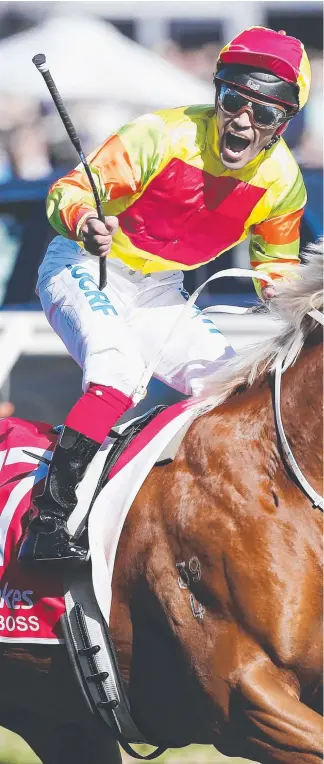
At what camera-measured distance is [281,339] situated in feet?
8.09

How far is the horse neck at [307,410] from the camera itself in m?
2.31

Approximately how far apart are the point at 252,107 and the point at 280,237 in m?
0.51

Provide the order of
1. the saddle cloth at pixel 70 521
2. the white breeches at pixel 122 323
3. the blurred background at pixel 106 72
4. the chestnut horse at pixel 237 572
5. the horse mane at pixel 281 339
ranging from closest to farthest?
the chestnut horse at pixel 237 572, the horse mane at pixel 281 339, the saddle cloth at pixel 70 521, the white breeches at pixel 122 323, the blurred background at pixel 106 72

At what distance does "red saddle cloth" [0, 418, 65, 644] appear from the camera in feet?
8.66

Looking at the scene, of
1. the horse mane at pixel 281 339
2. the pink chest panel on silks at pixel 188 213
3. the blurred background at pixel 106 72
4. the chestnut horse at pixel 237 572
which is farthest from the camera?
the blurred background at pixel 106 72

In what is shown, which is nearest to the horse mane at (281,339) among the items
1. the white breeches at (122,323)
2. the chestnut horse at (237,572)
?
the chestnut horse at (237,572)

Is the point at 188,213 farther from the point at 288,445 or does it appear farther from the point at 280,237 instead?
the point at 288,445

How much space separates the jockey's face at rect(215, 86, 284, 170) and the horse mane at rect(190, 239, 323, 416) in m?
0.37

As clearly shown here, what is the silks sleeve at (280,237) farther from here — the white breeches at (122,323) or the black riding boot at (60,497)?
the black riding boot at (60,497)

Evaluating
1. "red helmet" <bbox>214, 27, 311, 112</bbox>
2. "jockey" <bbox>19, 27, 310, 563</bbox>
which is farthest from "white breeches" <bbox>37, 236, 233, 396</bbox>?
"red helmet" <bbox>214, 27, 311, 112</bbox>

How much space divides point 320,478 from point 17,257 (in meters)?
4.24

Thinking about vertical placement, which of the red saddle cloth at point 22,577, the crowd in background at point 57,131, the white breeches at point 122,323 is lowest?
the crowd in background at point 57,131

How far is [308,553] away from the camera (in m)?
2.28

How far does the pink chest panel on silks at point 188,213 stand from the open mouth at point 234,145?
12cm
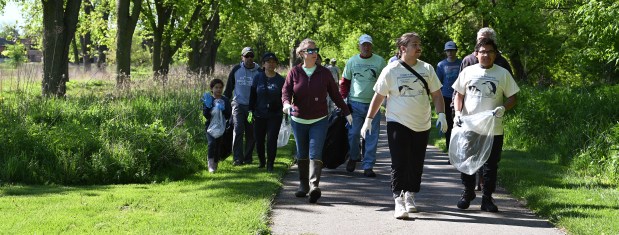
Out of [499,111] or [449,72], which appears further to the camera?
[449,72]

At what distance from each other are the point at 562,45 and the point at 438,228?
23543 millimetres

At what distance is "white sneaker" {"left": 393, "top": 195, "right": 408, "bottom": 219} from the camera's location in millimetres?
7219

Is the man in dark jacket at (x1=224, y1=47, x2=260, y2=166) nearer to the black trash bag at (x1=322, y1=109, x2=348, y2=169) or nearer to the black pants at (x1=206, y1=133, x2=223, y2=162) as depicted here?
the black pants at (x1=206, y1=133, x2=223, y2=162)

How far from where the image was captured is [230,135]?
38.2ft

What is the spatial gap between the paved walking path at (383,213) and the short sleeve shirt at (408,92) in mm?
933

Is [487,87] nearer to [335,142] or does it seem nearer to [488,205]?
[488,205]

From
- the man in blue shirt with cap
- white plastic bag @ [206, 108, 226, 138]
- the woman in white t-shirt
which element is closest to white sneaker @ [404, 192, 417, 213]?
the woman in white t-shirt

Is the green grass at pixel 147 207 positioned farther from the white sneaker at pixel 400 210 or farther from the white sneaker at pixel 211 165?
the white sneaker at pixel 400 210

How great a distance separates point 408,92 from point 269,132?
10.8 feet

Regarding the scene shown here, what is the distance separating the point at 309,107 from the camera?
8305 mm

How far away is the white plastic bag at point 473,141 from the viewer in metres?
7.46

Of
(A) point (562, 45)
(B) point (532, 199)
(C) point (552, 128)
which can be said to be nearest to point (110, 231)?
(B) point (532, 199)

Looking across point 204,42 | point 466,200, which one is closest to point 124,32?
point 466,200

■ ■ ■ ■

Challenge
Copy out every row above with "camera-measured" changed to "camera-estimated" and everything else unchanged, leaving out the pictures.

Reply to the exercise
At what camera-estimated distance is [281,339] situated in feet?
8.09

How far is the horse neck at [307,410] from the camera itself in m?
2.31

Approximately how far apart are the point at 252,107 and the point at 280,237 in m?
0.51

Provide the order of
1. the saddle cloth at pixel 70 521
2. the white breeches at pixel 122 323
3. the blurred background at pixel 106 72
4. the chestnut horse at pixel 237 572
5. the horse mane at pixel 281 339
ranging from closest to farthest?
the chestnut horse at pixel 237 572, the horse mane at pixel 281 339, the saddle cloth at pixel 70 521, the white breeches at pixel 122 323, the blurred background at pixel 106 72

At what distance does "red saddle cloth" [0, 418, 65, 644] appear from the camera in feet?
8.66

Looking at the scene, of
1. the horse mane at pixel 281 339
2. the pink chest panel on silks at pixel 188 213
3. the blurred background at pixel 106 72
4. the chestnut horse at pixel 237 572
which is farthest from the camera?
the blurred background at pixel 106 72

In what is shown, which is nearest to the horse mane at (281,339) among the items
1. the white breeches at (122,323)
2. the chestnut horse at (237,572)
?
the chestnut horse at (237,572)

Is the point at 188,213 farther from the point at 288,445 or does it appear farther from the point at 280,237 instead?
the point at 288,445

How much space separates the jockey's face at rect(215, 86, 284, 170) and the horse mane at rect(190, 239, 323, 416) in m?
0.37

As clearly shown here, what is the silks sleeve at (280,237) farther from here — the white breeches at (122,323) or the black riding boot at (60,497)?
the black riding boot at (60,497)

Evaluating
1. "red helmet" <bbox>214, 27, 311, 112</bbox>
2. "jockey" <bbox>19, 27, 310, 563</bbox>
which is farthest from "white breeches" <bbox>37, 236, 233, 396</bbox>?
"red helmet" <bbox>214, 27, 311, 112</bbox>

How much space divides point 320,478 from point 17,257 (in meters)?
4.24

Thinking about vertical placement, which of the red saddle cloth at point 22,577, the crowd in background at point 57,131, the white breeches at point 122,323 is lowest?
the crowd in background at point 57,131

How far is [308,553] away from the camera (in m)?
2.28

How far does the pink chest panel on silks at point 188,213 stand from the open mouth at point 234,145?
12cm
Out of [499,111] or [449,72], which appears further to the camera?
[449,72]

At what distance from each other are the point at 562,45 and the point at 438,228?
23543 millimetres

At what distance is "white sneaker" {"left": 393, "top": 195, "right": 408, "bottom": 219} from the camera's location in millimetres?
7219

Is the man in dark jacket at (x1=224, y1=47, x2=260, y2=166) nearer to the black trash bag at (x1=322, y1=109, x2=348, y2=169) or nearer to the black pants at (x1=206, y1=133, x2=223, y2=162) as depicted here?
the black pants at (x1=206, y1=133, x2=223, y2=162)

How far from where the image was captured is [230,135]?
38.2ft

What is the spatial gap between the paved walking path at (383,213) and the short sleeve shirt at (408,92) in mm?
933

Is [487,87] nearer to [335,142] or does it seem nearer to [488,205]?
[488,205]

From
- the man in blue shirt with cap
- white plastic bag @ [206, 108, 226, 138]
- the woman in white t-shirt
which element is closest to white sneaker @ [404, 192, 417, 213]?
the woman in white t-shirt

Is the green grass at pixel 147 207 positioned farther from the white sneaker at pixel 400 210 or farther from the white sneaker at pixel 211 165?
the white sneaker at pixel 400 210

How great a distance separates point 408,92 from point 269,132?
10.8 feet

Regarding the scene shown here, what is the distance separating the point at 309,107 from the camera?
8305 mm

How far away is the white plastic bag at point 473,141 from the viewer in metres?
7.46

Of
(A) point (562, 45)
(B) point (532, 199)
(C) point (552, 128)
which can be said to be nearest to point (110, 231)?
(B) point (532, 199)

Looking across point 204,42 | point 466,200, which one is closest to point 124,32?
point 466,200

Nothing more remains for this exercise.